**Exercise task 1:**
Copy the part of the Frankenstein review from "Only monsters play" up to and including "not October’s masquerade.".

Only monsters play God.
It feels strangely fitting that Guillermo del Toro’s Frankenstein (2025) premiered in November, the Church’s month of remembrance for the Poor and Forgotten Souls in Purgatory—and yet, at the same time, it's hauntingly odd that it did not open in theaters on Halloween. Perhaps that was by design. Del Toro’s reimagining is not about jump-scares and shrieks, but a lament for the lost—a requiem for the restless dead. It belongs to November’s cold breath, not October’s masquerade.
Del Toro, a master of the macabre, conjures a world where beauty festers and sorrow gleams. Every shot feels carved from marble and shadow. His creature—stitched together from ambition, grief, and the daemonic impulse to play God—is less a monster than a soul suspended between heaven and hell. Watching him stumble through his creator's ruins is like gazing into Purgatory itself, where love and sin burn side by side in the same flame.
Visually and audibly, the film is a triumph. The performances are uniformly superb, and the sets are grand yet desolate. The costumes seem woven from mourning veils and funeral silks, each rich with texture and sorrowful grace. The score hums with dread and pity, echoing like a hymn from a ruined chapel. Few recent films have looked or sounded so hauntingly beautiful.

**Exercise task 2:**
Rewrite the entries from the line with "Which looks closer" through the end of the entries, changing "desert shrub" to "desert bush" and leaving everything else the same. Give only those lines.

**Material provided:**
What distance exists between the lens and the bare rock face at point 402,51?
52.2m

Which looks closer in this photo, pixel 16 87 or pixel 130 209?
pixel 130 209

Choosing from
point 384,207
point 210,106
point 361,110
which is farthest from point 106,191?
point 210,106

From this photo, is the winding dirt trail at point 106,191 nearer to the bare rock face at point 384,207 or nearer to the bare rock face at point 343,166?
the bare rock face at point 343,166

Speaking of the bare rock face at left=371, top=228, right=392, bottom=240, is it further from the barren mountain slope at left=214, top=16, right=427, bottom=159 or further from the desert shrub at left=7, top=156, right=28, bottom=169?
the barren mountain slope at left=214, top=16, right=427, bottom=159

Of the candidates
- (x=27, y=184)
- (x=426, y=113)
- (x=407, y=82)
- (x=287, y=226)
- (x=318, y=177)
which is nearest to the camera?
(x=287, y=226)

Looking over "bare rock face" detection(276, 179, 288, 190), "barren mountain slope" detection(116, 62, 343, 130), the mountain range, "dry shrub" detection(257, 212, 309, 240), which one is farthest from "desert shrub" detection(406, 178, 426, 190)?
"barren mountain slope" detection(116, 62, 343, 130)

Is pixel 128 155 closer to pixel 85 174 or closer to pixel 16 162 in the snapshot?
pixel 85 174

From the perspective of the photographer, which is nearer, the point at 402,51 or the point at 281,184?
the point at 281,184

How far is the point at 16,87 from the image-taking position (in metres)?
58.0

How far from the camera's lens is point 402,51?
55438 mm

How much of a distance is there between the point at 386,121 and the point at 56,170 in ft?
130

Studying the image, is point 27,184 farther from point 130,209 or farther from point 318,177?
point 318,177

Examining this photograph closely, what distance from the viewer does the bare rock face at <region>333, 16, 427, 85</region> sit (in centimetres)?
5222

**Finished answer 1:**
Only monsters play God.
It feels strangely fitting that Guillermo del Toro’s Frankenstein (2025) premiered in November, the Church’s month of remembrance for the Poor and Forgotten Souls in Purgatory—and yet, at the same time, it's hauntingly odd that it did not open in theaters on Halloween. Perhaps that was by design. Del Toro’s reimagining is not about jump-scares and shrieks, but a lament for the lost—a requiem for the restless dead. It belongs to November’s cold breath, not October’s masquerade.

**Finished answer 2:**
Which looks closer in this photo, pixel 16 87 or pixel 130 209?
pixel 130 209

Choosing from
point 384,207
point 210,106
point 361,110
which is farthest from point 106,191?
point 210,106

From this photo, is the winding dirt trail at point 106,191 nearer to the bare rock face at point 384,207 or nearer to the bare rock face at point 343,166?
the bare rock face at point 343,166

Speaking of the bare rock face at left=371, top=228, right=392, bottom=240, is it further from the barren mountain slope at left=214, top=16, right=427, bottom=159 or further from the desert bush at left=7, top=156, right=28, bottom=169?
the barren mountain slope at left=214, top=16, right=427, bottom=159

Of the candidates
- (x=27, y=184)
- (x=426, y=113)
- (x=407, y=82)
- (x=287, y=226)
- (x=318, y=177)
which is nearest to the camera?
(x=287, y=226)

Looking over "bare rock face" detection(276, 179, 288, 190), "barren mountain slope" detection(116, 62, 343, 130), the mountain range, "dry shrub" detection(257, 212, 309, 240), which one is farthest from "desert bush" detection(406, 178, 426, 190)?
"barren mountain slope" detection(116, 62, 343, 130)

Is pixel 128 155 closer to pixel 85 174 or closer to pixel 16 162 in the snapshot?
pixel 85 174

From the perspective of the photographer, which is nearer, the point at 402,51 or the point at 281,184?
the point at 281,184

How far is the point at 16,87 from the image-taking position (in metres)?
58.0

How far from the camera's lens is point 402,51?
55438 mm

How much of a distance is there between the point at 386,121 and the point at 56,170 in ft?
130

Studying the image, is point 27,184 farther from point 130,209 or farther from point 318,177?
point 318,177

Examining this photograph closely, what distance from the viewer does the bare rock face at <region>333, 16, 427, 85</region> sit (in centimetres)?
5222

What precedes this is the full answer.